1 Servings 120 min Cook
1 Fillet Pink Salmon
1 Dash Salt
1 Dash Pepper
1 Slice (1/8 lemon) Lemons
1 Cup sprigs Dill
1 1/4 Cup Water
Cut the salmon into pieces that will fit the slow-cooer.
Generously sprinkle salmon with salt and pepper.
Line the slow cooker: Cut a large square of parchment or aluminum foil and press it into the slow cooker.
This makes it easier to lift the delicate salmon out of the slow cooker later.
Place a layer of lemon slices and dill on the bottom of the slow cooker.
Place one layer of salmon in the slow cooker, skin-side down.
Top with more slices of lemon and dill.
Add another layer, if needed: If you're cooking more salmon than fits in a single layer, you can add a second layer.
Place a piece of parchment over the first layer, lay the rest of the salmon over, and top with aromatics.
(I don't recommend adding a third layer.
Choose your cooking liquid: The liquid helps to poach the salmon gently.
It can be as simple as plain water, or as complex as a cup of amber beer with soy sauce and fish sauce mixed in.
My standby is half water and half white wine.
You'll need between 1 and 1 1/2 cups of liquid.

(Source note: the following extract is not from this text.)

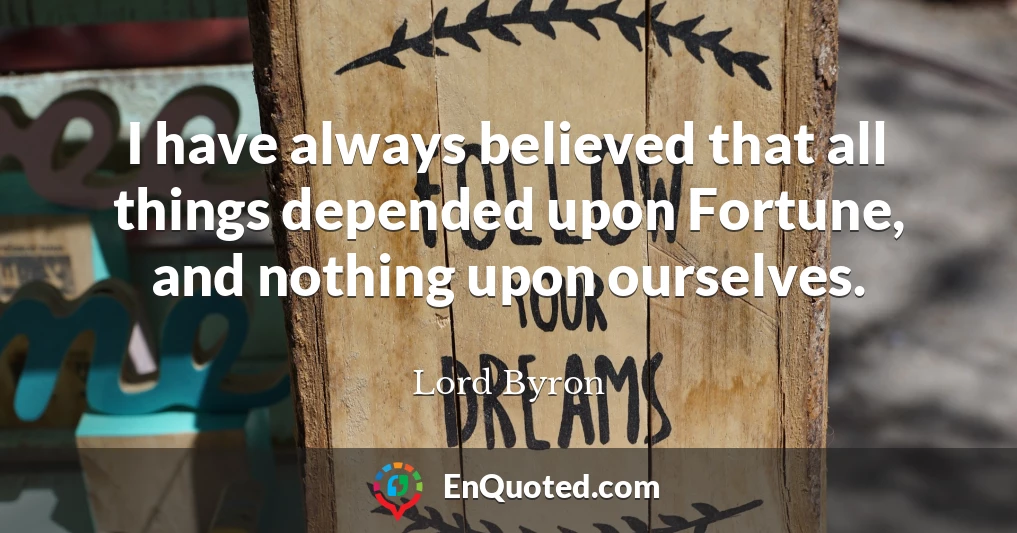 I have always believed that all things depended upon Fortune, and nothing upon ourselves.
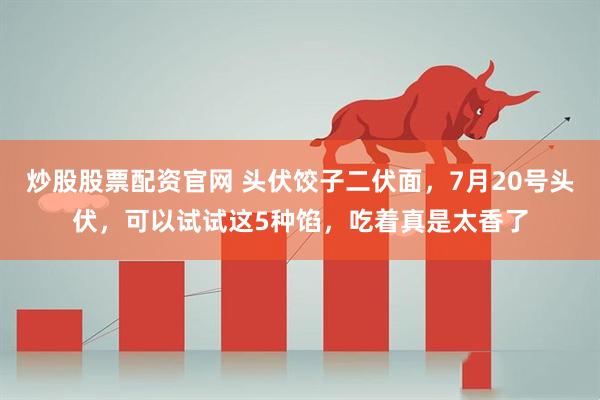 炒股股票配资官网 头伏饺子二伏面，7月20号头伏，可以试试这5种馅，吃着真是太香了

Add enough water to come partway up the side of the top fillet.
Cook on LOW for 1 to 2 hours: The exact cooking time will vary based on your particular slow cooker, the number and thickness of your fillets, and how "done" you like your salmon.
Check the salmon after an hour and continue checking every 20 minutes until it's done.
If you prefer fully cooked salmon, check it with a thermometer in the thickest part until fish reaches 145 degrees F.
Remove from the slow cooker: Lift the salmon from the slow cooker using the parchment or aluminum foil.
Tilt the paper slightly as you lift to drain off the liquid.